Ele não só tem poemas líricos, já que também fez de sua poesia um exercício sócio-político. Mas lendo muitos de seus poemas, somos como que tomados, mobilizados pela beleza. Brotam de dentro de nós as mais entusiasmadas afeições por quem amamos e o desejo de vivermos apaixonados. Devo a Neruda a inspiração, a tônica, a cor, de alguns dos meus poemas  escritos entre os 17 e 20 anos de idade. Agradeço a Suelayne por tê-lo apresentado a mim.
Trago abaixo o Soneto XXVII, do Cem Sonetos de Amor, para ilustrar o lirismo de Neruda. O soneto em questão manifesta um eu-lírico tão apaixonado, que faz da nudez da amada objeto de sua poesia. Seus versos retiram o corpo da amada da objetificação que padece o corpo feminino, tão recorrentemente reduzido à categoria de corpo-sujeitado, corpo-dominado pelos homens. Aqui, o corpo feminino emerge como corpo-contemplado, corpo-admirado.

 

Nua és tão simples como uma de tuas mãos,
lisa, terrestre, mínima, redonda, transparente,
tens linhas de lua, caminhos de maçã,
nua és magra como o trigo nu.

Nua és azul como a noite em Cuba,
tens trepadeiras e estrelas no pêlo,
nua és enorme e amarela
como o verão numa igreja de ouro.

Nua és pequena como uma de tuas unhas,
curva, sutil, rosada até que nasça o dia
e te metes no subterrâneo do mundo

como num longo túnel de trajes e trabalhos:
tua claridade se apaga, se veste, se desfolha
e outra vez volta a ser uma mão nua.

(Pablo Neruda)
In: Cem Sonetos de Amor. Tradução de Carlos Nejar. Porto Alegre: L&PM Pocket, 1998, p. 35.

ORIGINAL

Desnuda eres tan simple como una de tus manos,
lisa, terrestre, mínima, redonda, transparente,
tienes líneas de luna, caminos de manzana,
desnuda eres delgada como el trigo desnudo.
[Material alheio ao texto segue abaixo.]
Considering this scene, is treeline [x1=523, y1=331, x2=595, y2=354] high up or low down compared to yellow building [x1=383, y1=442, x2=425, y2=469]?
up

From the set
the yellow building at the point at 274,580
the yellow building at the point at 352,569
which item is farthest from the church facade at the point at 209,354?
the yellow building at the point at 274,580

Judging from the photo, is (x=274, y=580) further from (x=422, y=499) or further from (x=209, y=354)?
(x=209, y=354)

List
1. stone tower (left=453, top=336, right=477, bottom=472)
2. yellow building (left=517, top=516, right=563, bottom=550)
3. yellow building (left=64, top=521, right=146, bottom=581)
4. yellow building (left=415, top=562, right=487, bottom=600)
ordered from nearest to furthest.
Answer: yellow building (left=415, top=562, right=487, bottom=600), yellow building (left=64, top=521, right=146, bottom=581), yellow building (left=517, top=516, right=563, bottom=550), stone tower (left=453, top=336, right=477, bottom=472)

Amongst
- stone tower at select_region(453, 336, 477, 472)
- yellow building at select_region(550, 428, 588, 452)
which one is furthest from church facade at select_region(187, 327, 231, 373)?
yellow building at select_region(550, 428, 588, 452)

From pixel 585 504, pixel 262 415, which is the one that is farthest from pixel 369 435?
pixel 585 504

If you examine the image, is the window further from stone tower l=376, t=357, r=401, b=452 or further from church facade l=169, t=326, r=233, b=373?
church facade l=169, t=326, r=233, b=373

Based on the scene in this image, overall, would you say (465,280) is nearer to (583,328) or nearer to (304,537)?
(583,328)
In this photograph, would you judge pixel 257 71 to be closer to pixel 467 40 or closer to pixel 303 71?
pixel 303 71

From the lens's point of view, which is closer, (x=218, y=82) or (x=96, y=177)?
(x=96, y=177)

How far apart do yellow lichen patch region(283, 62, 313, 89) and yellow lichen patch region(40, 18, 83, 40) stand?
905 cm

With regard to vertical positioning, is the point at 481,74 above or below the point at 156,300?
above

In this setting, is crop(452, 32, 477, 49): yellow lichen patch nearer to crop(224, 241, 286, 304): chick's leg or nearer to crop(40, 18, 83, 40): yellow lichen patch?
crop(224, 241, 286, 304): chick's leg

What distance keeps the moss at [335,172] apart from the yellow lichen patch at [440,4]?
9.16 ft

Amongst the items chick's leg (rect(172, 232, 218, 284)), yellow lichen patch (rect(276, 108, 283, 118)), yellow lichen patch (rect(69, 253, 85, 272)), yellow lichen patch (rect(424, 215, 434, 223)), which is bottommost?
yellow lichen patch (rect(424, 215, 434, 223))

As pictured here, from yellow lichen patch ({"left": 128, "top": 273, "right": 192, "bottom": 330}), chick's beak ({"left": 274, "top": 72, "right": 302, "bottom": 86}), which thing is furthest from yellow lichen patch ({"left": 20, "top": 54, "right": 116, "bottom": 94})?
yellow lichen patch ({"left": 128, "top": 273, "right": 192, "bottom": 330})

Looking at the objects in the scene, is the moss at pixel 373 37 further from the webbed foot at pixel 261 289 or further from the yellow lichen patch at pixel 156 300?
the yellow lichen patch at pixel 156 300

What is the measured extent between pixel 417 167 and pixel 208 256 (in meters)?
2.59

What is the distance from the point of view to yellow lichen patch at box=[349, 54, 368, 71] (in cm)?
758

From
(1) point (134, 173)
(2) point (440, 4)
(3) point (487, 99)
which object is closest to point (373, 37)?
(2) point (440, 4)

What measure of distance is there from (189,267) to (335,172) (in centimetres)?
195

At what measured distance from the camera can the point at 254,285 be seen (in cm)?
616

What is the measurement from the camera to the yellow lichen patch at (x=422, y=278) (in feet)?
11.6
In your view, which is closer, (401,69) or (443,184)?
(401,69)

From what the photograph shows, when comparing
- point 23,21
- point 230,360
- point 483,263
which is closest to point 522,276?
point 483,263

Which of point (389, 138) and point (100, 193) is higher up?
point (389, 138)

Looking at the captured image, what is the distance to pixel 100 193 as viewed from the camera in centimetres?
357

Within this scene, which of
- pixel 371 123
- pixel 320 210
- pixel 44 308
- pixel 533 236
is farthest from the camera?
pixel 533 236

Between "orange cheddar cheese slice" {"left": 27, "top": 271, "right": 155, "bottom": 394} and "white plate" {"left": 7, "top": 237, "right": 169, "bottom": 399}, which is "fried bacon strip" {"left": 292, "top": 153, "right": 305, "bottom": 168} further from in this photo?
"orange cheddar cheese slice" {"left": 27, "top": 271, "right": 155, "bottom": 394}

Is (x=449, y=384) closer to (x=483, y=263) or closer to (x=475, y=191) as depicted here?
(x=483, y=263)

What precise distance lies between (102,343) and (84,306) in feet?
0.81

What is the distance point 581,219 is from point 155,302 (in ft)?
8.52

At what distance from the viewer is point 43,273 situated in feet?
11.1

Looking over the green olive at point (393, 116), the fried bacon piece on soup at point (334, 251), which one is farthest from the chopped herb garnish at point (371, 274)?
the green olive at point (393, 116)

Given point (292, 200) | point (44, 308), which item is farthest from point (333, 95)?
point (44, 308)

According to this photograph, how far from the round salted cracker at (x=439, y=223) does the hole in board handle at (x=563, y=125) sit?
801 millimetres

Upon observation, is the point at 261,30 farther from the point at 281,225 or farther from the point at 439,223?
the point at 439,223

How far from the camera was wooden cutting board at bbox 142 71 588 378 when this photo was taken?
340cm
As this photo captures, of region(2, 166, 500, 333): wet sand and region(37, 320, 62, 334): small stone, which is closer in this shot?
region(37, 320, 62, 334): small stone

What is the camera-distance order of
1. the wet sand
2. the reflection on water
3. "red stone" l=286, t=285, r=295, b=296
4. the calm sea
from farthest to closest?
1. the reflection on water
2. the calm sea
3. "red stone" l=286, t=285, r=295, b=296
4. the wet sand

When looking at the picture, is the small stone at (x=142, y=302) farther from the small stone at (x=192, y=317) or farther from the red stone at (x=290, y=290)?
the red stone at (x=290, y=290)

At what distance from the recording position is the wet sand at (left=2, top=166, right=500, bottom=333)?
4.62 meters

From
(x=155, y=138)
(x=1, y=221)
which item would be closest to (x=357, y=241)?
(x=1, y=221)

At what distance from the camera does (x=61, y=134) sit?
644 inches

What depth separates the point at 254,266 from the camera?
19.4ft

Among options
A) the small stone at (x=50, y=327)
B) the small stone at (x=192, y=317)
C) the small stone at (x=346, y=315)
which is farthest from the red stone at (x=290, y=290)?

Desnuda eres azul como la noche en Cuba,
tienes enredaderas y estrellas en el pelo,
desnuda eres enorme y amarilla
como el verano en una iglesia de oro.

Desnuda eres pequeña como una de tus uñas,
curva, sutil, rosada hasta que nace el día
y te metes en el subterráneo del mundo

como en un largo túnel de trajes y trabajos:
tu claridad se apaga, se viste, se deshoja
y otra vez vuelve a ser una mano desnuda.